Neocons And Interventionists

Several members of the TDP have a PNAC pedigree, including Jeb Bush, the former governor of Florida and the brother of former US President George W. Bush; and John Bolton, who was undersecretary of state and UN ambassador for Bush before becoming former US President Donald Trump’s hawkish national security adviser. In the interim, Bolton headed the Galestone Institute, which the Council on American-Islamic Relations civil rights group described as a "key part of the whole Islamaphobic cottage industry on the internet."
“It's time to sound the alarm on Turkey,” Bolton tweeted on June 23. “Under an authoritarian leader, a once-reliable NATO ally is turning its back on democracy and embracing Russia. I'm pleased to join the @turkish_project advisory council to shine a light on the darkening situation.”
​Bush issued a similar message, tweeting the same day that “a democratic Turkey is essential to our security, but Turkish freedom and liberty is fading away. Turkey's authoritarian leader is intent on silencing pro-freedom voices.”
The Turkish Democracy Project’s CEO is Mark Wallace, who held several positions in the Bush administration and later became CEO of United Against Nuclear Iran (UANI), a pro-regime-change group. UANI’s chairman is former US Senator and vice presidential candidate Joe Lieberman (D-CT), who is also on TDP’s advisory board, as is UANI’s intelligence chief, Norman Roule.

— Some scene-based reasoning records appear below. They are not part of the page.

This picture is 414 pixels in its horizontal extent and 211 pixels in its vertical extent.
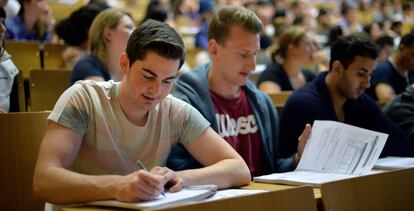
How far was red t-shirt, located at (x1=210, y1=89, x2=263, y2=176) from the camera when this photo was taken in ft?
8.19

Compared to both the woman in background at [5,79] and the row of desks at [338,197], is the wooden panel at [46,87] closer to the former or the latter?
the woman in background at [5,79]

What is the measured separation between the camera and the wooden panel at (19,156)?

Robert Richer, a former associate deputy director of operations for the Central Intelligence Agency and former vice president for intelligence at the mercenary firm Blackwater, is also on the advisory board, as is Frances Townsend, a former Bush adviser on Homeland Security and Counterterrorism.
Several people initially listed as part of the council when the site went up have since been removed for unknown reasons, archived versions of the website show. Aykan Erdemir, the senior director of the Turkey program at the neoconservative Foundation for the Defense of Democracies, is one such person. A former Turkish opposition lawmaker from 2011 to 2015, he was accused in 2017 of being connected to the Gülen movement and his assets were seized.

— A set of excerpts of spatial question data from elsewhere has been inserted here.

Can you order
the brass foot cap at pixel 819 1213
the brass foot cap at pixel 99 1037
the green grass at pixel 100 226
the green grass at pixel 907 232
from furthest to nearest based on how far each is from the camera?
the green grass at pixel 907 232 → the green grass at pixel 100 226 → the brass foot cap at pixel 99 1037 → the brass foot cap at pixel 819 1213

According to the Turkish state-owned Daily Sabah, Suleyman Ozeren, a George Mason University adjunct instructor and former head of two think tanks in Turkey who was also formerly on the TDP advisory board, is also wanted in connection with the 2016 coup. However, the outlet didn’t elaborate on the charges against him.
Board of Directors of the Turkish Democracy Project
The fabled time of Turkish “democracy” which the TDP seeks to restore in reality scarcely existed. Since the first multiparty elections in 1946, Turkey has seen a military coup in 1960; a coup “by memorandum” in 1971 accompanied by martial law, widespread torture, and open warfare against fascist, socialist, communist, and Kurdish groups; a coup in 1980; and a so-called “post-modern coup” in 1997 in which the military forced the Islamist-led coalition government to disband and the prime minister to resign. Subsequent plans for a coup against Erdogan’s Justice and Development Party (AKP) called “sledgehammer” have been revealed, and a coup was attempted in 2016 against Erdogan, but ultimately failed. Erdogan blamed the coup on the Gülen movement, to which the AKP was once allied.

Ankara Dismisses TDP as Pro-Gülen

Turkish critics have painted TDP as a part of the Gülen movement, an opposition movement allegedly headed by Fethullah Gülen, a Turkish Muslim cleric who has lived in self-imposed exile in the US since 1999. Gülen has denied responsibility for the 2016 coup attempt.
"The warmonger Bolton, the incompetent brother of Bush and the remnants of the FETÖ terrorist organization, are supposed to bring democracy to Turkey by holding with the YPG/PKK terrorists," Resul Kurt, a central executive board member of the AKP, said in reply to Bush. FETÖ refers to the Fethullah Terrorist Organisation, the Turkish government’s name for the Gülen movement, and YPG and PKK are Kurdish militias regarded by Ankara as terrorist groups.
​"Come on, the blood of millions of innocents is dripping from your hands," Kurt added.
The Daily Sabah also labeled the Turkish Democracy Project a “platform for anti-Turkey propaganda.”